- MATERIALS PROVIDED:

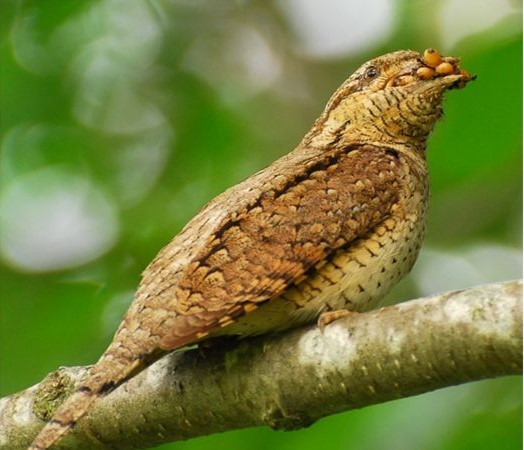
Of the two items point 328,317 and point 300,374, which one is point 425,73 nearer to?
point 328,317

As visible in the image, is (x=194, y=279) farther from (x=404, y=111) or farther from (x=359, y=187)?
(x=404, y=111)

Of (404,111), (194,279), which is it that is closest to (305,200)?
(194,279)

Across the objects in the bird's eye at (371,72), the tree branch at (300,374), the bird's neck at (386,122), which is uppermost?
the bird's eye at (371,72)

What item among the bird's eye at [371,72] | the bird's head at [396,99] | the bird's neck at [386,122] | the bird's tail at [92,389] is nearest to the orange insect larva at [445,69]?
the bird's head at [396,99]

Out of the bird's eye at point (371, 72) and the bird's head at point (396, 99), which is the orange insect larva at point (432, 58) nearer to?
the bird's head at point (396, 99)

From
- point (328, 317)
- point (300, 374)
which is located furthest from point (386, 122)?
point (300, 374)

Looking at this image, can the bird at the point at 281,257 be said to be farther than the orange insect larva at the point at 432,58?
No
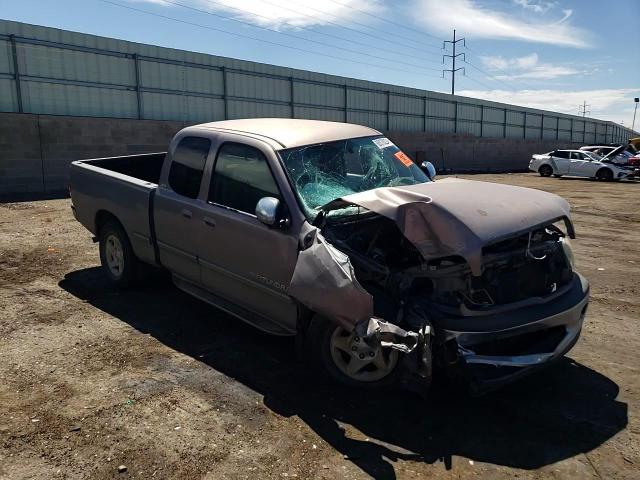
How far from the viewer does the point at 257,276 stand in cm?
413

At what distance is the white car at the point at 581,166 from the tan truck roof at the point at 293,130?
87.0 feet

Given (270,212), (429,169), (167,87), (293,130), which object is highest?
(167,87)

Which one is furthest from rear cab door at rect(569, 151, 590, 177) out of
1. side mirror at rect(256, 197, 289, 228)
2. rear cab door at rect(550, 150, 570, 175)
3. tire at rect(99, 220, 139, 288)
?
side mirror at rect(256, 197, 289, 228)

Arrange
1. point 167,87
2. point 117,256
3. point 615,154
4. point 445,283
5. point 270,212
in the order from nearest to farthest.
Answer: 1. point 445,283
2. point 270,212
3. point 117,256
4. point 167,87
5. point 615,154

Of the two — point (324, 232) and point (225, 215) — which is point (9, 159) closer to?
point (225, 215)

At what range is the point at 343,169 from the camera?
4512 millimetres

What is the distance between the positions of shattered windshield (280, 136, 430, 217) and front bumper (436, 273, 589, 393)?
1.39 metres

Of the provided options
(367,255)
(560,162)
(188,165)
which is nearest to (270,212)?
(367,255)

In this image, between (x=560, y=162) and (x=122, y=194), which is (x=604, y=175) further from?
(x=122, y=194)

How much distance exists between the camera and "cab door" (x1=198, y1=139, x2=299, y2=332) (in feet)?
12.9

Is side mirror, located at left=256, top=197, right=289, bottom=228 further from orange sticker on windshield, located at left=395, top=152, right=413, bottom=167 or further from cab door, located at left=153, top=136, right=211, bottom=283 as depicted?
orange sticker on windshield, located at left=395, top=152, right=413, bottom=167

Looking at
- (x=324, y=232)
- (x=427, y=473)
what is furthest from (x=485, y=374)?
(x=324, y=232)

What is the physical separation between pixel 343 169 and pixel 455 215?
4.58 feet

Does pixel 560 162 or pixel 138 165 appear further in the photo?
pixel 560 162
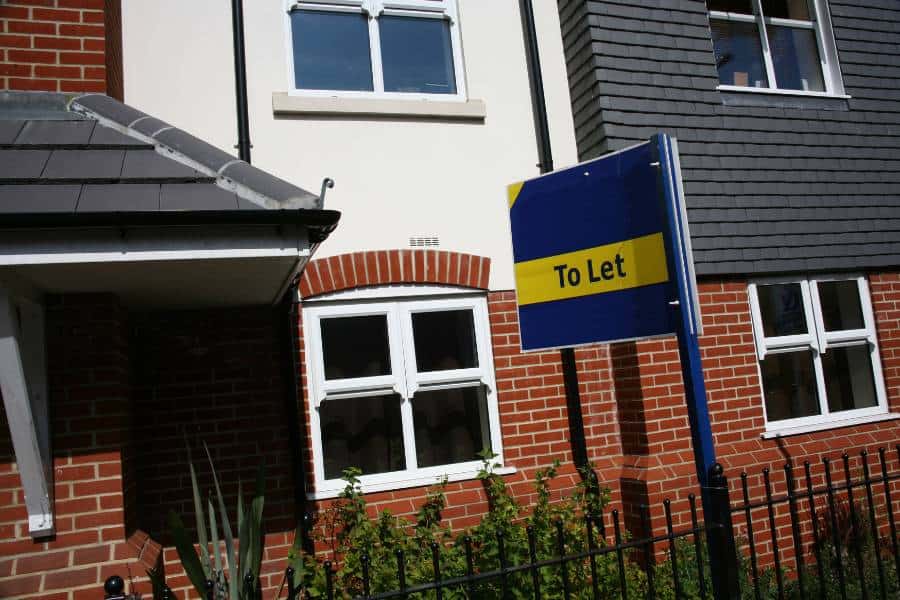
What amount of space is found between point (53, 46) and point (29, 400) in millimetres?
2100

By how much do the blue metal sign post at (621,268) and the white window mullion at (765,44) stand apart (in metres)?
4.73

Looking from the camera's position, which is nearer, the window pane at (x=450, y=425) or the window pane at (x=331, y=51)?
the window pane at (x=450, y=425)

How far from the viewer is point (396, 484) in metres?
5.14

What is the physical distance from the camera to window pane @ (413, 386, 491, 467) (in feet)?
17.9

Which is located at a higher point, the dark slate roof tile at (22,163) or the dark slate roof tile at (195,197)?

==

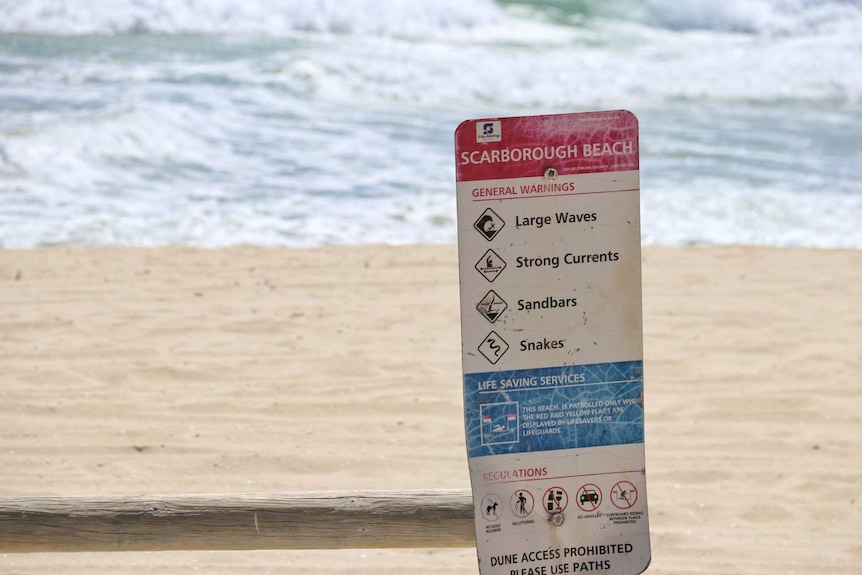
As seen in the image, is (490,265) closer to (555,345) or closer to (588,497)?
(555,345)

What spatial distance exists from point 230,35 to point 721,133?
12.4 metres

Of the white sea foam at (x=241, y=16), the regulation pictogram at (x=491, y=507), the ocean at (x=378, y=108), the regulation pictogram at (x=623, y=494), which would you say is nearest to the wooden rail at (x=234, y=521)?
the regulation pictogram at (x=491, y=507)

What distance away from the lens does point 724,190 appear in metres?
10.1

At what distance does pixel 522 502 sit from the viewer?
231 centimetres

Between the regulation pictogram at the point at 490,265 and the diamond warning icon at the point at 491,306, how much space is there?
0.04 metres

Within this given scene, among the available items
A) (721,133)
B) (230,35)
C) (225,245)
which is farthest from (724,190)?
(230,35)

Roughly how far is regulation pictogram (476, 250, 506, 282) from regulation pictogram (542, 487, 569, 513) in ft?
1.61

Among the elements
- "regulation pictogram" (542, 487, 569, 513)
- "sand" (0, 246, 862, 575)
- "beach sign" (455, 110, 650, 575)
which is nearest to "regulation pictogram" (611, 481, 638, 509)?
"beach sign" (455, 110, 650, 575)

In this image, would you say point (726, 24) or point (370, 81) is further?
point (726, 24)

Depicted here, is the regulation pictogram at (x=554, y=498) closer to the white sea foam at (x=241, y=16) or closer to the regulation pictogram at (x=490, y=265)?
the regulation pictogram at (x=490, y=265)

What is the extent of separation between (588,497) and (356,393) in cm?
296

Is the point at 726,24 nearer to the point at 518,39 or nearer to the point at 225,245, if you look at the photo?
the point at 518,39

- EXERCISE REQUIREMENTS: Report every line in the listing above that contains the word "farthest".

- EXPECTED OUTPUT:
in the order from nearest to farthest.
which is farthest from (724,190)?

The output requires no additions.